Rheinberg: Kaiserschießen in Budberg

40 Jahre Budberger Bürgerschützen : Ein Kaiser zum runden Geburtstag

Der Bürgerschützenverein möchte sein 40-jähriges Bestehen mit dem ganzen Dorf feiern. Auf den Vogel darf bis zum Finale jeder schießen. Dann sind die ehemaligen Könige an der Reihe. Auch für Kinder gibt’s ein schönes Programm.

Der mit Abstand jüngste Schützenverein im Rheinberger Stadtgebiet feiert runden Geburtstag: Der Bürgerschützenverein Budberg besteht seit 40 Jahren. Aus diesem Grunde findet heute am Samstag ein Kaiserschießen statt.

Gegründet wurde der BSV im November 1979 von 24 traditionsbewussten und Schießsport begeisterten Budbergern. Ihr Ziel war es, das Dorfleben zu bereichern und das Schützenwesen in Budberg zu etablieren.

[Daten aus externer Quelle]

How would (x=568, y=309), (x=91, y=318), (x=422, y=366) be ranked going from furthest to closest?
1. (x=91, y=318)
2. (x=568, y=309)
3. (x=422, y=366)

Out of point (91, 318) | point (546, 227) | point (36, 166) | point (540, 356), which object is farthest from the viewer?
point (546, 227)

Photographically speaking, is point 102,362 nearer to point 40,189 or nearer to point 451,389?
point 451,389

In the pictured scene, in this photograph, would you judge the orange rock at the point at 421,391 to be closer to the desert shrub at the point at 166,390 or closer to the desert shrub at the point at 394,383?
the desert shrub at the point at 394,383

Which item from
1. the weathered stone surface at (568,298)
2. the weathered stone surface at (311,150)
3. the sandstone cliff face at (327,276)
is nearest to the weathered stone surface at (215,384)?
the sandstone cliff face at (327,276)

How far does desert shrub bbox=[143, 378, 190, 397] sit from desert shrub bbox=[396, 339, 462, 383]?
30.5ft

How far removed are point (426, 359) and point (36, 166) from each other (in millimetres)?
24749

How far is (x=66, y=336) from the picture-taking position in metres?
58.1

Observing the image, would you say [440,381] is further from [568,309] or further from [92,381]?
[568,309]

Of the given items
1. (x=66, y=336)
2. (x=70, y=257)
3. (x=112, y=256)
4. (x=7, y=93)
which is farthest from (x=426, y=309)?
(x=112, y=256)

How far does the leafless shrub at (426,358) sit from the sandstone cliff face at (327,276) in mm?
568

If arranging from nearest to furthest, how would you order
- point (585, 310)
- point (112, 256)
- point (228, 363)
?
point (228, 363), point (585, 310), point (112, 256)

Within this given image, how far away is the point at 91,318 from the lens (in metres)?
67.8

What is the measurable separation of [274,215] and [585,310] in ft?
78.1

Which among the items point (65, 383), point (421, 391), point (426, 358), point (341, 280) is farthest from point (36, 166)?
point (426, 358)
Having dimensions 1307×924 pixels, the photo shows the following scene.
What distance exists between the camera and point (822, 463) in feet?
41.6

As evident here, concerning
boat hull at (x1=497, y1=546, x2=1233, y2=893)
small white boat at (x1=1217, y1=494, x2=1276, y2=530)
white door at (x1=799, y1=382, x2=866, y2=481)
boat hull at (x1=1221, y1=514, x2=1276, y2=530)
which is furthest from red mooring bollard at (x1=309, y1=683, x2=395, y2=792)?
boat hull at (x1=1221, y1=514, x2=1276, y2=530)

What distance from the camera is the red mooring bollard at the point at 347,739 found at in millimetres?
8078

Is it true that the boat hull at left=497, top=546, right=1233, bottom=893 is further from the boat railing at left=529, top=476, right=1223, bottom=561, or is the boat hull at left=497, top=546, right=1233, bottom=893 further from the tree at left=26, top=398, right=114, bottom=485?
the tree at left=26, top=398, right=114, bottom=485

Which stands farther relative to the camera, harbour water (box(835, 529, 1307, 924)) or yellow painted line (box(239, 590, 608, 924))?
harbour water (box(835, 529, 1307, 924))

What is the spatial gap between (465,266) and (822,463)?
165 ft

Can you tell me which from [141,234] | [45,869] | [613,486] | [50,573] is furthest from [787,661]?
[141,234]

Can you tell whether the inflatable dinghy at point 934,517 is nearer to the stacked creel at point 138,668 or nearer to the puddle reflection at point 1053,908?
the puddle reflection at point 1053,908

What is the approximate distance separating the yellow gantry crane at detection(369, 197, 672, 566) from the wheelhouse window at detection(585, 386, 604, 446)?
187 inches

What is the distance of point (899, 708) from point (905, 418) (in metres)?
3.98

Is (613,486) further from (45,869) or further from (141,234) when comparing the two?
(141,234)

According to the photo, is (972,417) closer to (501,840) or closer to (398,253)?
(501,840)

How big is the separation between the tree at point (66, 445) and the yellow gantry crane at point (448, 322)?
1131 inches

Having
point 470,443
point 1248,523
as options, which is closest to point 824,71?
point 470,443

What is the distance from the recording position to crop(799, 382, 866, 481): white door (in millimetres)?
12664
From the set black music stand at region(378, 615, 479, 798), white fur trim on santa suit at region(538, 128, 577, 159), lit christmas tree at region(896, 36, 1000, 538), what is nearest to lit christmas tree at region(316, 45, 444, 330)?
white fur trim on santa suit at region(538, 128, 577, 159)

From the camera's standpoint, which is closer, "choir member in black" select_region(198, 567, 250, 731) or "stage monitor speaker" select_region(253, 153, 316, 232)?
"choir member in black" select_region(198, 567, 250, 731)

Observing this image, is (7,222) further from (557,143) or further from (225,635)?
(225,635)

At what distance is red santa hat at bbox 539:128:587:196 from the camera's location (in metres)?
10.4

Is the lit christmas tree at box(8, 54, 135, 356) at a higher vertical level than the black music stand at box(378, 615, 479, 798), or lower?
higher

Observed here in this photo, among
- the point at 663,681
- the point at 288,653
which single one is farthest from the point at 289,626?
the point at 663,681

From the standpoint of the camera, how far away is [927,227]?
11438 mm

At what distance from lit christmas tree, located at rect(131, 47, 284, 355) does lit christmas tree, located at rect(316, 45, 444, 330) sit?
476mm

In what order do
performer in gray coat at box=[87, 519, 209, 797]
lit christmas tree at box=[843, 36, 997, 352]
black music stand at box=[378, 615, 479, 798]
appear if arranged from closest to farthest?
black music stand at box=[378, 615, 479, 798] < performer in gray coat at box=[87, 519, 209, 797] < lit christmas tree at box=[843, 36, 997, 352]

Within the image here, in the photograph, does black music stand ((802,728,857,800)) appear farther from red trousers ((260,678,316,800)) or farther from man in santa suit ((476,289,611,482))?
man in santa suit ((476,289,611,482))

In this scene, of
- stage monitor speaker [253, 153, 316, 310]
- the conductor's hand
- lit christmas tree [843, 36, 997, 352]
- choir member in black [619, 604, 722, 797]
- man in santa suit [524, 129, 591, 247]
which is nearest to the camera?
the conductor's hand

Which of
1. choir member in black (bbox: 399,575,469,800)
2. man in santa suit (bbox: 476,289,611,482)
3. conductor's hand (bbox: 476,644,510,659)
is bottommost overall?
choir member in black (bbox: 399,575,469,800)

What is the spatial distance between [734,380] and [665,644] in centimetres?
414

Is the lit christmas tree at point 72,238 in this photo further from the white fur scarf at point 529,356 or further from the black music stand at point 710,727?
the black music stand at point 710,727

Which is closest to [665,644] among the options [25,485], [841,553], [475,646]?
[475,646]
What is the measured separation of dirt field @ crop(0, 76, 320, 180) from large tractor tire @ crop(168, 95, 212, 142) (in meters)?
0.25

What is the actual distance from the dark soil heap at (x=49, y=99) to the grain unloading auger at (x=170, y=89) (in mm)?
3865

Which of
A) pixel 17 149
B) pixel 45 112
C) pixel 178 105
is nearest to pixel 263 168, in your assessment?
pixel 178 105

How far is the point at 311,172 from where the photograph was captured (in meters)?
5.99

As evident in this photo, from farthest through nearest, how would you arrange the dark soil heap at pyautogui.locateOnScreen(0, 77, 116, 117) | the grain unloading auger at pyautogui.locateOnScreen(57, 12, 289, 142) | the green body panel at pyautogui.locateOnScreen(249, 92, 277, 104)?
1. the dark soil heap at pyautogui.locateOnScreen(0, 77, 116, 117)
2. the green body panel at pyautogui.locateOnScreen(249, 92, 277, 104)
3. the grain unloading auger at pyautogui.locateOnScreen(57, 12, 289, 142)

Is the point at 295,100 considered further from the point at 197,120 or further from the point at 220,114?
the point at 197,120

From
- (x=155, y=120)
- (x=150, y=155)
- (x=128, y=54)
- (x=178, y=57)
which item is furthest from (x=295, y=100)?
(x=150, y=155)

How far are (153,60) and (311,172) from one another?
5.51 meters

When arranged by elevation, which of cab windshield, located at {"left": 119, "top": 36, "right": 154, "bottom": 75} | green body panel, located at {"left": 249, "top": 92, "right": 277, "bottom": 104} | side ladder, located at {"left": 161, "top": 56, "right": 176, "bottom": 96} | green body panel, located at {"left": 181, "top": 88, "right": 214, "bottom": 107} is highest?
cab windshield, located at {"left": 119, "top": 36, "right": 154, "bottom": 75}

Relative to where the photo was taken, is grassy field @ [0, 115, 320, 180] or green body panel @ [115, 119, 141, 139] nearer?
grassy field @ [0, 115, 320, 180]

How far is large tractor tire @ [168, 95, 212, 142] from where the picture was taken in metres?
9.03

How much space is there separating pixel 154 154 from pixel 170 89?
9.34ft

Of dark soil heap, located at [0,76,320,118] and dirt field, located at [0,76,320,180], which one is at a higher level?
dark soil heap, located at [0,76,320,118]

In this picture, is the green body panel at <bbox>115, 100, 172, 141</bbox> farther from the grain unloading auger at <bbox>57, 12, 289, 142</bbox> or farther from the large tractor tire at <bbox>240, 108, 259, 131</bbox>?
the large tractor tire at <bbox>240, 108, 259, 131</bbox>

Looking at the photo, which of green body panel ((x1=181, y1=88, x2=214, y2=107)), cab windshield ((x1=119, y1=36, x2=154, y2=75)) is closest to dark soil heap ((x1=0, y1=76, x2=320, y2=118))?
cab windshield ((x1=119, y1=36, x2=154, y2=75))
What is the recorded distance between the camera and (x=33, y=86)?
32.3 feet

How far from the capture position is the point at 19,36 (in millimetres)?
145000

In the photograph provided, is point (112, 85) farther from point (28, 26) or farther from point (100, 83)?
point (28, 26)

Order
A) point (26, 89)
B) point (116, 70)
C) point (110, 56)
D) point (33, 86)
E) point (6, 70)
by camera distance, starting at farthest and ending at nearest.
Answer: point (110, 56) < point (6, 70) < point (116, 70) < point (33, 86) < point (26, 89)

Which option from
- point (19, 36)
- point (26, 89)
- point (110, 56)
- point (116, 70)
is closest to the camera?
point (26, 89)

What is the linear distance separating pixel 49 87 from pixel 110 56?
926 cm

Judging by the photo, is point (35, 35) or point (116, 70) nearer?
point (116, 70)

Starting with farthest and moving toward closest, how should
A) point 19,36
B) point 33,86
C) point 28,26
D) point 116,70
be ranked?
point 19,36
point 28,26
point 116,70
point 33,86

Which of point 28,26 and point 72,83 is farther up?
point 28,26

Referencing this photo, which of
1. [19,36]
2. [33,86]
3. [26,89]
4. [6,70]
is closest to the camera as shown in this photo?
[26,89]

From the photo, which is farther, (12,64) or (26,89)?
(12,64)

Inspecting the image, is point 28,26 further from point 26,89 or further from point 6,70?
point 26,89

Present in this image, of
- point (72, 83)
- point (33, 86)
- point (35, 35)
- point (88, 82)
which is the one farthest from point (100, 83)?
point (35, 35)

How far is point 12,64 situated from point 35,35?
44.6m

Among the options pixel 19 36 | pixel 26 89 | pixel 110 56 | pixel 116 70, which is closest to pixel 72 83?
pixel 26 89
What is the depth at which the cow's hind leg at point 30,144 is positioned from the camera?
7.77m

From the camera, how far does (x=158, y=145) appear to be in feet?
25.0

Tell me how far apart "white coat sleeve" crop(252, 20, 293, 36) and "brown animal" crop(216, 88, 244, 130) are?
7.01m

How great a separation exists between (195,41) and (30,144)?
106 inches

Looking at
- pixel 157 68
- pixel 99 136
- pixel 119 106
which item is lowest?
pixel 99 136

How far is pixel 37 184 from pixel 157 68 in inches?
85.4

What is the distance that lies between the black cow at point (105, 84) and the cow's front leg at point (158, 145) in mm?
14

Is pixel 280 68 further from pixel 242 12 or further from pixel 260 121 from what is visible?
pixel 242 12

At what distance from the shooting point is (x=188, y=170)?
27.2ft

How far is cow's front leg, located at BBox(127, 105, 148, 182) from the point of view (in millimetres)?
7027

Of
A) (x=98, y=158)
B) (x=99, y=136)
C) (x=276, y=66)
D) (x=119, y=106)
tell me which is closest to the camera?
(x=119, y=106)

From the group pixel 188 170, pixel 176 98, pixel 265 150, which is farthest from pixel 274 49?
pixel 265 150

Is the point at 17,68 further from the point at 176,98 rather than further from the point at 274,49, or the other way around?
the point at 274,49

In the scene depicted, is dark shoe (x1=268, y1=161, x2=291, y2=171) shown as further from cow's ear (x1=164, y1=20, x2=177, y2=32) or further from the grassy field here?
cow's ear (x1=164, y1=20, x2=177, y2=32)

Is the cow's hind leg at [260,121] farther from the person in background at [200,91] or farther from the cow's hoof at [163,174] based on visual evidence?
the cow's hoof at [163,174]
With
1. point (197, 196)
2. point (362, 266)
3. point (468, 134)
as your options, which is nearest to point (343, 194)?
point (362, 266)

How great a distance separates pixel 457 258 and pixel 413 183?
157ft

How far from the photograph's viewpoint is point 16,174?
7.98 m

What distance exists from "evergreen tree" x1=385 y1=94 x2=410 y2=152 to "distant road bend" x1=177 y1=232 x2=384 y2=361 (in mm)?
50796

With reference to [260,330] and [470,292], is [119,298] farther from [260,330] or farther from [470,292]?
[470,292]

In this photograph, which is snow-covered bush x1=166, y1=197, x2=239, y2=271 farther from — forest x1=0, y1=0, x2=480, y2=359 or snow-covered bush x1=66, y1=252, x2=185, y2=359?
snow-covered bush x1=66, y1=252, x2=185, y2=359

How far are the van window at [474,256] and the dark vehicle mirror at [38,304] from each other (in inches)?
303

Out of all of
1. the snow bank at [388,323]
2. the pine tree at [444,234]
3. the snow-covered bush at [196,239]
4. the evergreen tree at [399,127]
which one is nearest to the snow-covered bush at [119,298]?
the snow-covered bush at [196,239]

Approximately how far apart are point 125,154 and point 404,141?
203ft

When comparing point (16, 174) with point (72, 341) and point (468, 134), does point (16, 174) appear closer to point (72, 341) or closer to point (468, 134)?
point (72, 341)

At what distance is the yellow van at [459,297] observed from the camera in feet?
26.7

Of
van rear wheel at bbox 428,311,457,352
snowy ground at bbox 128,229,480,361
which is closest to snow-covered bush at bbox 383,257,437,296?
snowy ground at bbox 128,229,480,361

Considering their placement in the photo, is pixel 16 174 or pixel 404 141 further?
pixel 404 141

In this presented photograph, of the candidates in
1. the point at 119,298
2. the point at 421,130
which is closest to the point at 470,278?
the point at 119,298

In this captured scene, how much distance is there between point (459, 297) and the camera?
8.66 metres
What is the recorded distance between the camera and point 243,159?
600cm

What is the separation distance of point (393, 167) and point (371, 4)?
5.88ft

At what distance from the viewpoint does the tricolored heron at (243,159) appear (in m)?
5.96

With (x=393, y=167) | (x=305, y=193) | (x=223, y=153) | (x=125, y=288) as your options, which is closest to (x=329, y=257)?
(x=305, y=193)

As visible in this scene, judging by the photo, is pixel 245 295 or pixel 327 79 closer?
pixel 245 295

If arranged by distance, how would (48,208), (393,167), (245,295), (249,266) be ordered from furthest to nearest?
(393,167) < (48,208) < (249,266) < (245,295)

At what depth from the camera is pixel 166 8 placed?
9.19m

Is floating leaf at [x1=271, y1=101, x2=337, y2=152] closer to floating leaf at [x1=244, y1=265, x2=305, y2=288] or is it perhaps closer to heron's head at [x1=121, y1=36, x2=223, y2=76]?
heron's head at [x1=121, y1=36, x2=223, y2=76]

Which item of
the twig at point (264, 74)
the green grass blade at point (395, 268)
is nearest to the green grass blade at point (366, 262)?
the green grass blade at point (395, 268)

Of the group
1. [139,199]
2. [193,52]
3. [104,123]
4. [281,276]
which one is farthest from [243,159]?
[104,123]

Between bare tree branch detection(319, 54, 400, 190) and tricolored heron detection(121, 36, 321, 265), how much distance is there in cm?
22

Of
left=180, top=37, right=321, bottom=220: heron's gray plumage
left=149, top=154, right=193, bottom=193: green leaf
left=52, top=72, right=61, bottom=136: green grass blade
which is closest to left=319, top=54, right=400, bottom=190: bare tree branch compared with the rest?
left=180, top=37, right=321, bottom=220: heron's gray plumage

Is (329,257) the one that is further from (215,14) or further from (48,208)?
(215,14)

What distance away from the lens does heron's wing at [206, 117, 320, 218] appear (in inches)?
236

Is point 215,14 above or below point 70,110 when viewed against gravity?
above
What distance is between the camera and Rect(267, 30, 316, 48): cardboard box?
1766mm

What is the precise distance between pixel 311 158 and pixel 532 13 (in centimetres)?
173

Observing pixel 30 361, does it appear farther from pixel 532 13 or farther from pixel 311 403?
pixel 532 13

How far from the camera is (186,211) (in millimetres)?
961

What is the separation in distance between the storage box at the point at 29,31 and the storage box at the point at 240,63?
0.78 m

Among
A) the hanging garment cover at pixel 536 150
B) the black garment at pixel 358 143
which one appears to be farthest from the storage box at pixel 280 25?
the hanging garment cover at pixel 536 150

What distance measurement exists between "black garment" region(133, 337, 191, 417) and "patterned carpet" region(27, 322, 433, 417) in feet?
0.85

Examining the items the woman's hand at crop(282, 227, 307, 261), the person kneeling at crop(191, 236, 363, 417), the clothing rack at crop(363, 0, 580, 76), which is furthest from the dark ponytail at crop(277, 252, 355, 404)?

Geschossen wurde zunächst in der Vereinsgaststätte „Zur alten Mühle“, die aber nach Umbauarbeiten und anderweitigen Nutzungen nicht mehr zur Verfügung stand. So wurde der Schießbetrieb 1999 ins Nachbardorf ausgelagert, nach Eversael. In Budberg reifte bald der Entschluss, eine eigene Schützenhalle im Ort zu bauen. Zum 25-jährigen Vereinsbestehen 2004 wurde die Halle an der Rheinkamper Straße eingeweiht. Viele Stunden ehrenamtlichen Einsatzes, großzügige Spenden und ein Zuschuss des Landes Nordrhein-Westfalen machten’s letztlich möglich.

Und wo geschossen wird, da wird auch gerne gefeiert. Das erste Schützen­fest fand bereits zwei Jahre nach der Vereinsgründung statt. Der erste Budberger Schützenkönig war Rudi Rausch; seine Königin Ehefrau Marianne.

Ein weiterer Höhepunkt des noch jungen Vereins war das Jubiläum zum 25-jährigen Bestehen im August 2004. Zahlreiche Vereine aus der näheren und weiteren Umgebung, Musikkapellen und Reitergruppen bildeten den imposanten Rahmen für dieses Ereignis.

Neben den Schießveranstaltungen hat sich der Budberger Schützenverein besonders in den letzten Jahren für das Dorfleben stark gemacht. Ob Schützenzug oder Grenadiere – der Verein organisiert jährlich ein Wintergrillen und das Osterfeuer für alle Budberger. Gemeinsam mit der katholischen Pfarrgemeinde wird der 1. Mai auf dem Marienplatz gestaltet – besonders bei den Kindern sehr beliebt. Der BSV beteiligt sich auch an der Organisation des Volkstrauertags. Mit nun 40 Jahren ist der Verein jung geblieben. Der Grenadierzug ist attraktiv für die Jungschützen, und neue Veranstaltungsformate sollen den BSV auch über den Schießsport hinaus bekannt machen. Zu den Sommerfesten, Planwagenfahrten und zu dem zwei Mal jährlich stattfindenden Skat-Turnier sind jeweils alle Bürger eingeladen.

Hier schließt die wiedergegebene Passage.